● WHAT YOU HAVE TO DO
Without any change, set down every record below.

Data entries
§

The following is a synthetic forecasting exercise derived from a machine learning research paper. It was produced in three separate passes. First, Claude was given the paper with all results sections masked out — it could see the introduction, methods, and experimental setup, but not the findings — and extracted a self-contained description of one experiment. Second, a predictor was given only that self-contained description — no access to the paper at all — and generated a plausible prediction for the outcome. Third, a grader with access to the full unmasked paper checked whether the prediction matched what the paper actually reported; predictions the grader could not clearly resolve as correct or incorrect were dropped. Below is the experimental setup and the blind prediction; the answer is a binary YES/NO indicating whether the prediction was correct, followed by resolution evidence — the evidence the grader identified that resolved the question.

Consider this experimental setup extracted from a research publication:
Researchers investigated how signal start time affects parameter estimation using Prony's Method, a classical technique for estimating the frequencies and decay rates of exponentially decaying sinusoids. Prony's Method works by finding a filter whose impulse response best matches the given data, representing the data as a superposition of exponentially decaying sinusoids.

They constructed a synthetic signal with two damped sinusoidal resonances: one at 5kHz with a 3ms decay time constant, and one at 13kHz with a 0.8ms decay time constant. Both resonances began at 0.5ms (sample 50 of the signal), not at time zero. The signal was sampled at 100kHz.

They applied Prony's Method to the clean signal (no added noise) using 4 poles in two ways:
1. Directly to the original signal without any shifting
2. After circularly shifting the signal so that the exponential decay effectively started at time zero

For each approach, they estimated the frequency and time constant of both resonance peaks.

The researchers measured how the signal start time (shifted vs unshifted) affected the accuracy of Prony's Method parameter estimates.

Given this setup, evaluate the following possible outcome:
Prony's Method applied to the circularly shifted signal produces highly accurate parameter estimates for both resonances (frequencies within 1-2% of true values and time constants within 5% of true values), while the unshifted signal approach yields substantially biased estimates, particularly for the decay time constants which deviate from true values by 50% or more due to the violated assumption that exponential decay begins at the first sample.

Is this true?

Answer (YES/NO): NO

§

● COMPLETED TASK
The following is a synthetic forecasting exercise derived from a machine learning research paper. It was produced in three separate passes. First, Claude was given the paper with all results sections masked out — it could see the introduction, methods, and experimental setup, but not the findings — and extracted a self-contained description of one experiment. Second, a predictor was given only that self-contained description — no access to the paper at all — and generated a plausible prediction for the outcome. Third, a grader with access to the full unmasked paper checked whether the prediction matched what the paper actually reported; predictions the grader could not clearly resolve as correct or incorrect were dropped. Below is the experimental setup and the blind prediction; the answer is a binary YES/NO indicating whether the prediction was correct, followed by resolution evidence — the evidence the grader identified that resolved the question.

Consider this experimental setup extracted from a research publication:
Researchers investigated how signal start time affects parameter estimation using Prony's Method, a classical technique for estimating the frequencies and decay rates of exponentially decaying sinusoids. Prony's Method works by finding a filter whose impulse response best matches the given data, representing the data as a superposition of exponentially decaying sinusoids.

They constructed a synthetic signal with two damped sinusoidal resonances: one at 5kHz with a 3ms decay time constant, and one at 13kHz with a 0.8ms decay time constant. Both resonances began at 0.5ms (sample 50 of the signal), not at time zero. The signal was sampled at 100kHz.

They applied Prony's Method to the clean signal (no added noise) using 4 poles in two ways:
1. Directly to the original signal without any shifting
2. After circularly shifting the signal so that the exponential decay effectively started at time zero

For each approach, they estimated the frequency and time constant of both resonance peaks.

The researchers measured how the signal start time (shifted vs unshifted) affected the accuracy of Prony's Method parameter estimates.

Given this setup, evaluate the following possible outcome:
Prony's Method applied to the circularly shifted signal produces highly accurate parameter estimates for both resonances (frequencies within 1-2% of true values and time constants within 5% of true values), while the unshifted signal approach yields substantially biased estimates, particularly for the decay time constants which deviate from true values by 50% or more due to the violated assumption that exponential decay begins at the first sample.

Is this true?

Answer (YES/NO): NO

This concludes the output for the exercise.